Hi everyone,
has anybody do that - not clear for me, what steps needed here.
Regards
Christian
As far as I know you can't upgrade and it's just a matter of formatting the datastore with a 3.5/3i host to get a vmfs 3.31. I have a 3.0.1 host in test that can use a 3.31 datastore (on iSCSI) just fine it seems.
As far as I know you can't upgrade and it's just a matter of formatting the datastore with a 3.5/3i host to get a vmfs 3.31. I have a 3.0.1 host in test that can use a 3.31 datastore (on iSCSI) just fine it seems.
I dont think you can upgrade.
If you have enough disk space then you could create another datastore using ESX 3.5, and then use svmotion to migrate the virtual machines from the VMFS 3.21. datastore to the new VMFS 3.31 datastore.
Having said all of that, Im not sure, and have never seen what the benefits are of having a 3.31 datastore.
I agree with you, I have also not seen any new benefits with VMFS 3.31. So, not knowing those benefits, I would not risk VMFS upgrade, if I had vm's on that filesystem. If I did not have VM's on the filesystem, I would create a new datastore instead of trying to upgrade.

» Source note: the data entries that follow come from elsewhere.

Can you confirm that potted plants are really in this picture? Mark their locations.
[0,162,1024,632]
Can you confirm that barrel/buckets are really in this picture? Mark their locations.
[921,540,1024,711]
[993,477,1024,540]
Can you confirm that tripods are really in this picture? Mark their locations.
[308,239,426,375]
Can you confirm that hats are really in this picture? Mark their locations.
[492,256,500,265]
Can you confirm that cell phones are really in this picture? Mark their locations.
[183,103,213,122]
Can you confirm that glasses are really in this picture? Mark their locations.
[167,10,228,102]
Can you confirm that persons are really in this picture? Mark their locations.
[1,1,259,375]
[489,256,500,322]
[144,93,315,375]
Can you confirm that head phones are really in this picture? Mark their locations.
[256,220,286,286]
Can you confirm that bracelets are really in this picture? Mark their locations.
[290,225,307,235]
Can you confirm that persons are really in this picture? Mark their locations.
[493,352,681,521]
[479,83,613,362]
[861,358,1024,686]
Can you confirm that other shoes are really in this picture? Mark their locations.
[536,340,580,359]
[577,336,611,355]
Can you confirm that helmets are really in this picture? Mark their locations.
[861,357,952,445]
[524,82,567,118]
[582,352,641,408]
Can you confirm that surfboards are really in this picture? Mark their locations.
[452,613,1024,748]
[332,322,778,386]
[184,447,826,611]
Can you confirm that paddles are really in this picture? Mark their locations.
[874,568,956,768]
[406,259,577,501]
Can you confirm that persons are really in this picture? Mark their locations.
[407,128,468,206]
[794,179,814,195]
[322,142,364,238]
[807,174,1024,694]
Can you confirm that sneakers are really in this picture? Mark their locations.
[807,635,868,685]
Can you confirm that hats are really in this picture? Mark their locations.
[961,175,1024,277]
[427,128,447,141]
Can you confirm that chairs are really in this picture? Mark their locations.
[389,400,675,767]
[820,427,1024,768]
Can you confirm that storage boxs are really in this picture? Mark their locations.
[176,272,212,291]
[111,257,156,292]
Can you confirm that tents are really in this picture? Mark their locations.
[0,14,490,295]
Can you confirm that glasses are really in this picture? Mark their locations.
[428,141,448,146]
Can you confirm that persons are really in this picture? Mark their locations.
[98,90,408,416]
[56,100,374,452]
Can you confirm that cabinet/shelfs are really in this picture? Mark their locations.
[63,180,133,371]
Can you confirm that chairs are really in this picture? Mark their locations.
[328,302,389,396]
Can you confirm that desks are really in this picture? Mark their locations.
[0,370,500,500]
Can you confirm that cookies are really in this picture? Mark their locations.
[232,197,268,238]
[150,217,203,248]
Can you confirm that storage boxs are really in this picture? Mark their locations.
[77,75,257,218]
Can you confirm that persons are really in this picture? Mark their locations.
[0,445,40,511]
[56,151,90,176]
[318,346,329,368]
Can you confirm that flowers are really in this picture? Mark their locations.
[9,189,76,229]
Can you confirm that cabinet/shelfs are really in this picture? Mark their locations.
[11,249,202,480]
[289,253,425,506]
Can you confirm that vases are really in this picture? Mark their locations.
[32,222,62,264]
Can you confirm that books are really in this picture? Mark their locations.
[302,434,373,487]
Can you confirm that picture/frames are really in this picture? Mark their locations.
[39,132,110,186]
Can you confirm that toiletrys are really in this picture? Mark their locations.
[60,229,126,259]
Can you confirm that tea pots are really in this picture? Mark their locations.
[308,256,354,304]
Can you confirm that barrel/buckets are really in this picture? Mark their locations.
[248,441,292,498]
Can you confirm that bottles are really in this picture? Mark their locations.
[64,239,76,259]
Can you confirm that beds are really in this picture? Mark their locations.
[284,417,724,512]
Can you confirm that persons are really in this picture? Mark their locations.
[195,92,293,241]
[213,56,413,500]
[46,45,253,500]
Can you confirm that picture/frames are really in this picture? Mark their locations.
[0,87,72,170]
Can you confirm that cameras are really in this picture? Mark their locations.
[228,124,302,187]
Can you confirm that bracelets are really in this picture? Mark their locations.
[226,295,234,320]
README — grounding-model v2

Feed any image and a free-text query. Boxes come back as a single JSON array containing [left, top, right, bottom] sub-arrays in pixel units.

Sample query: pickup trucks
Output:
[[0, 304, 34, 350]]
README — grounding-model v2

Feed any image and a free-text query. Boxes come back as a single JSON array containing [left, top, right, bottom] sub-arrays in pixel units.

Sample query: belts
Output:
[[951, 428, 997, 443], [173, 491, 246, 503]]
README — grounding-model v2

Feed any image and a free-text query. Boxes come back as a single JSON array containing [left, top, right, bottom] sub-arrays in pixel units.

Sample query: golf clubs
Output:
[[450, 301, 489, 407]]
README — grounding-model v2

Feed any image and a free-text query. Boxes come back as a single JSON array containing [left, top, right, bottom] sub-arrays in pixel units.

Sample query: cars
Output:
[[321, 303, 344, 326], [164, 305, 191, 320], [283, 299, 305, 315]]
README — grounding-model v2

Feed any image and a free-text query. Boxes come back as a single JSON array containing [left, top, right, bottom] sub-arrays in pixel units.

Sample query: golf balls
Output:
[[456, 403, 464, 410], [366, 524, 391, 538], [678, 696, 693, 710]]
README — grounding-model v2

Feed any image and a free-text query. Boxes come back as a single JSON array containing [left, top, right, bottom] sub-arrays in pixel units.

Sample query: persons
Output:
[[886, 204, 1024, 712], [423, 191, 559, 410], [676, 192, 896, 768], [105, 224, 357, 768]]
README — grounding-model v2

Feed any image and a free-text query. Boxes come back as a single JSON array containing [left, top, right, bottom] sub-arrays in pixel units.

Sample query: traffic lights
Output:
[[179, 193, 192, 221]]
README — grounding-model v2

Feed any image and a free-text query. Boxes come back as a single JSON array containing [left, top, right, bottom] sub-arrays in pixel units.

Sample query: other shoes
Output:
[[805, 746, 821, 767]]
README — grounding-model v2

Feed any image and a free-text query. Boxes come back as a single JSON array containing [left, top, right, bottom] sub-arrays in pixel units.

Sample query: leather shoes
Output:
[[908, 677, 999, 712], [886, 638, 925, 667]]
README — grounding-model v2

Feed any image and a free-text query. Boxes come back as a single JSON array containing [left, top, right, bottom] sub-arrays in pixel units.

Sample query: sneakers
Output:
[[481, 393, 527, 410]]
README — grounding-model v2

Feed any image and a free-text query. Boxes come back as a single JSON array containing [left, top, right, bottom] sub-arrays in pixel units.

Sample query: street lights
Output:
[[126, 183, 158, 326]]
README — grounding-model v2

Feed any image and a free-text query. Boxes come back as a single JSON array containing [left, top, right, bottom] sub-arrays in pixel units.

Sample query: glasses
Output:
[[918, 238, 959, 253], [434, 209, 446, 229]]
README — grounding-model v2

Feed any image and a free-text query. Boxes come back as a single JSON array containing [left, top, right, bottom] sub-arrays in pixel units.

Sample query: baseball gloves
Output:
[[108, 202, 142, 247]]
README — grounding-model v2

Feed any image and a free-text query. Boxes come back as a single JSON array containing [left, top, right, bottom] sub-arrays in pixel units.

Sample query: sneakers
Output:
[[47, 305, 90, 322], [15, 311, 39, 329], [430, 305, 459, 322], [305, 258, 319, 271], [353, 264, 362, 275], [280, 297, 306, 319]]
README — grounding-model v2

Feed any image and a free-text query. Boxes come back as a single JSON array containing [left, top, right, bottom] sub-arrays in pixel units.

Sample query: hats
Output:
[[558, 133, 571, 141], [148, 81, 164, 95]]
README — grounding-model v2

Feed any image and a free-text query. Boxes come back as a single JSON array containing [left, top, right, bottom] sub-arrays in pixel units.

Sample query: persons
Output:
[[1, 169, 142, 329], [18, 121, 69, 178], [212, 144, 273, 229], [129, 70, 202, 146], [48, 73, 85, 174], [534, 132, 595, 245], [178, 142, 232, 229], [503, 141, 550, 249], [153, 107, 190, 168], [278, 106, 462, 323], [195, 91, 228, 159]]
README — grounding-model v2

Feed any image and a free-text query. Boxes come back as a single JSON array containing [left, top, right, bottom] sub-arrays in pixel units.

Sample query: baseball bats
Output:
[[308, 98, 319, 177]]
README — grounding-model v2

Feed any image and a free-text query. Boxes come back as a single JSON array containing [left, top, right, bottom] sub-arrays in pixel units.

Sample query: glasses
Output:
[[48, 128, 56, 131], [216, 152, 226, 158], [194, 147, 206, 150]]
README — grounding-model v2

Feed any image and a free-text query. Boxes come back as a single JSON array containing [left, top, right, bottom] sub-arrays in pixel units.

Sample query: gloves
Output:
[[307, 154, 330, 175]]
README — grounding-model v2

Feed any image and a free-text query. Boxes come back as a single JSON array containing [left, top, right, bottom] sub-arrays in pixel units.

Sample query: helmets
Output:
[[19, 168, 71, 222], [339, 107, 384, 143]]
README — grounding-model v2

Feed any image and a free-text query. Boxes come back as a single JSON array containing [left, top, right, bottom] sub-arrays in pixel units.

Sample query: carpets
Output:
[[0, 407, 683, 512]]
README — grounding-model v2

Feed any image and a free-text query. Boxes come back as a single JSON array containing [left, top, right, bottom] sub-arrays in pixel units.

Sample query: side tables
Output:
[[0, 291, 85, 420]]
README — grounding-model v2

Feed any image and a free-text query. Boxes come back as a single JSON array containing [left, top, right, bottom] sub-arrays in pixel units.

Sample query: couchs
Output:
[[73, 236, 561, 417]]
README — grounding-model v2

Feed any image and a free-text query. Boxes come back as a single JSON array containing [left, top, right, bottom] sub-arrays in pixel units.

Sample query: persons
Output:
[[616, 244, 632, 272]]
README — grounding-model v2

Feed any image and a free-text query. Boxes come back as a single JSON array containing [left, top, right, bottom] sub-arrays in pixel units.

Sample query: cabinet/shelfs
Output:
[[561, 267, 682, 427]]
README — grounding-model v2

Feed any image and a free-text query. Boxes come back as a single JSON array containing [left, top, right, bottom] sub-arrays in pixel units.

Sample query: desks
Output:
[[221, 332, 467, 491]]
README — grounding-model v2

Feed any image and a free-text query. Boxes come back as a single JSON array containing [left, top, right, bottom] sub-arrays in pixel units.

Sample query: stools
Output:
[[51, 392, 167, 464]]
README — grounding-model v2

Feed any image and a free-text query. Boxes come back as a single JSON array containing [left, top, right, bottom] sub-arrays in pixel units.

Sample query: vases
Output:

Thanks to all for your replies.
As Dave mentioned it is not possible to upgrade the VMFS (3.21 -> 3.31) - so we decided to create new volumes (with 3.31 - it is possible that in future there will be new features need the vers .3.31) and we will clone all our vms into it.
That all needs time and an additional space - so you can't do it all at once. After cloning all vms from one old volume ( 3.21) we will deleted that volume.
Because of storage virtualization here the empty space goes back to our storage pool and can be reused for new volumes.
In the mentioned doc that issue wasn't described clearly.
I don't know if anyone has mentioned this, bu there is no compelling reason to update to 3.31, so why even bother to create a new Volume just for the purpose of changing the version of VMFS?
Everything works, svmotion, migrate, snapshots.. so what is the point?
And IF Vmware makes a change to VMFS, I doubt very seriously that it will be backwards compatible like it is now, so they will make a new version 4.00 VMFS, so you will end up doing this again when or if they update the VMFS version.
It's just like NTFS, there really hasn't been any significant changes, other than GUID, which you can upgrade to, you just can use previous versions of Windows with the NTFS update.
Basically you are right - but we have now a good chance to do that because we got new esx hosts and a new storage unit - so now we have space and resources for such migration - so we want to put all the things to the newest vesions before we start with new vms.
I don't know if anyone has mentioned this, bu there is no compelling reason to update to 3.31, so why even bother to create a new Volume just for the purpose of changing the version of VMFS?
Here's a huge compelling reason to move to VMFS 3.31, distributed locking optimizing in the form of optimisic locking, for those of us that see lots of SCSI reservation issues (quoting from http://communities.vmware.com/message/963043;jsessionid=7AC7B31D4BF678B3E0653EBF1C8667F2#963043)
>VMFS 3.31 in 3.5 introduced a distributed locking optimization - optimistic locking.
>Basically, the actual acquisition of on-disk locks (involving SCSI reservations) is postponed as late as possible in the life cycle of VMFS metadata transactions.
>Doing so allows the number and duration of SCSI reservations to be reduced, thereby reducing their impact on VM I/O and VMFS metadata I/O originating from other hosts that share the volume.
>You may see the message - Optimistic Lock Acquired By Another Host - it means that a lock which was held optimistically (not yet acquired on-disk) during a transaction was found to have been acquired on-disk by a different host. In this case, we simply abort and retry the transaction.